WHAT THE TASK REQUIRES.
Rewrite everything in the rows below, from the line that contains "Of these — (570,341)" down to the end of the rows, as a two-column CSV with the columns text and reply. Put each in one quoted field with line breaks turned into spaces, and leave the pictures out.

-- START OF DATA TO USE --

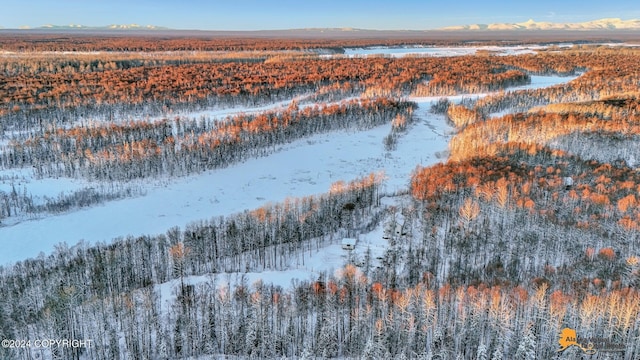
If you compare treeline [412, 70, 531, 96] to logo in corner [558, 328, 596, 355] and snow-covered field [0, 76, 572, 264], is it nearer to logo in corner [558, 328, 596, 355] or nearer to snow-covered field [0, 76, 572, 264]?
snow-covered field [0, 76, 572, 264]

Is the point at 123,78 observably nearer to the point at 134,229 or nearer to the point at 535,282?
the point at 134,229

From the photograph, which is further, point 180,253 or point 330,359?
point 180,253

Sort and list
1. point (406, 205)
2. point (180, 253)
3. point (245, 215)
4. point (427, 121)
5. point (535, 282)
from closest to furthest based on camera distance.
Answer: point (535, 282)
point (180, 253)
point (245, 215)
point (406, 205)
point (427, 121)

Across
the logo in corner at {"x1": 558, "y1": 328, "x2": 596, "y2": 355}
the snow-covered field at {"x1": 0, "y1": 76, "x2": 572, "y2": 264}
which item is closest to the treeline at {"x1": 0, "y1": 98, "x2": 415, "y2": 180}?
the snow-covered field at {"x1": 0, "y1": 76, "x2": 572, "y2": 264}

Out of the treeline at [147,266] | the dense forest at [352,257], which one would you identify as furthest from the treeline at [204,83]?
the treeline at [147,266]

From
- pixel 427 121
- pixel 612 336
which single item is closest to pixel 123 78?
pixel 427 121

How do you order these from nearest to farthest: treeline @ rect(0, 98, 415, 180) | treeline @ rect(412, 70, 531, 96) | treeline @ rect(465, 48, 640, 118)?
treeline @ rect(0, 98, 415, 180)
treeline @ rect(465, 48, 640, 118)
treeline @ rect(412, 70, 531, 96)

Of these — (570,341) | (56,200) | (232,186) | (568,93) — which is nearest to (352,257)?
(570,341)
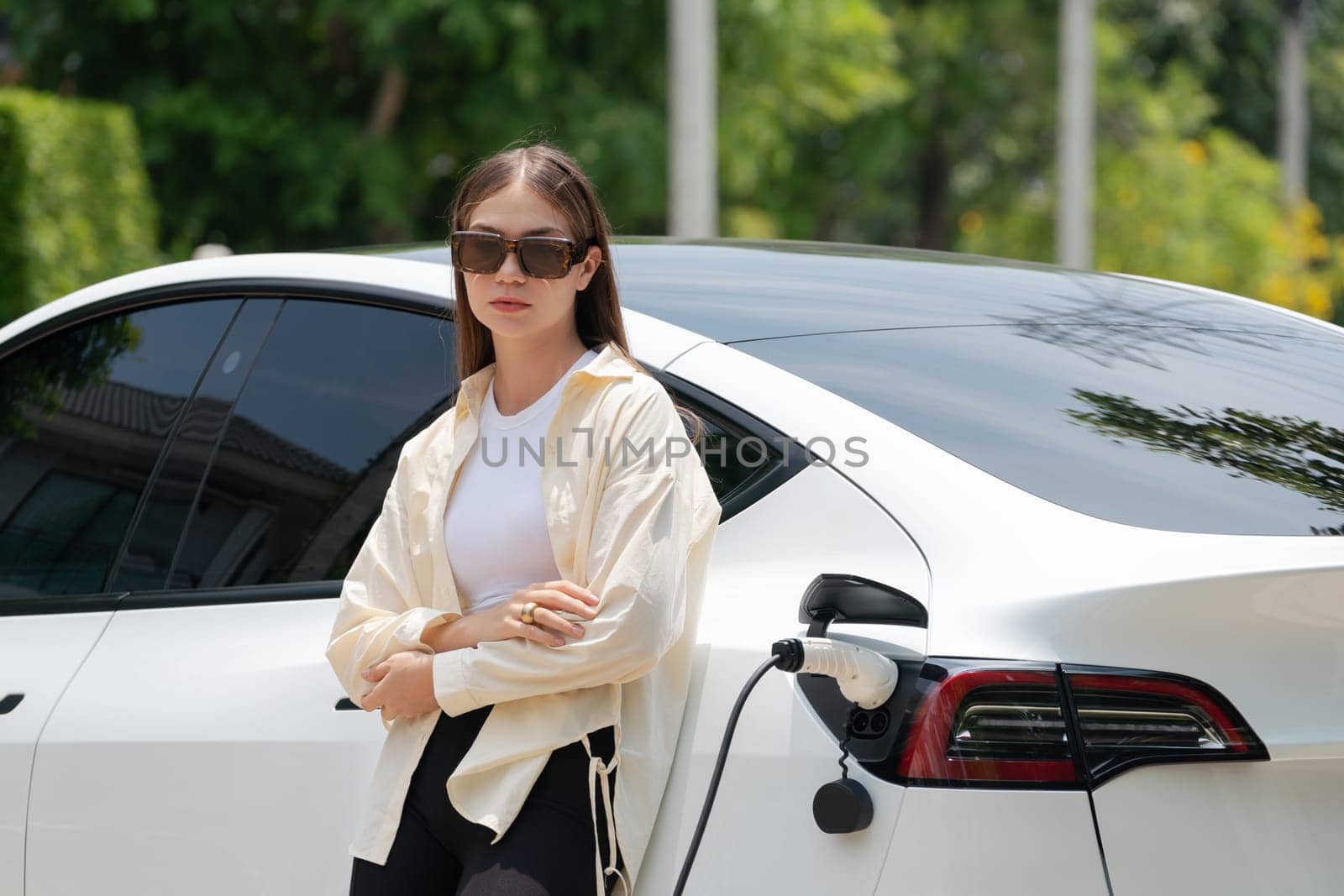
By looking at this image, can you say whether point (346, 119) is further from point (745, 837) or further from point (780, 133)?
point (745, 837)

-- END OF DATA TO USE --

THE RESULT.
text,reply
"Of these — (570,341) | (56,200) | (232,186) | (568,93) — which is nearest to (352,257)?","(570,341)"
"By looking at this image, can you say whether point (346, 119) is further from point (745, 837) or further from point (780, 133)?","point (745, 837)"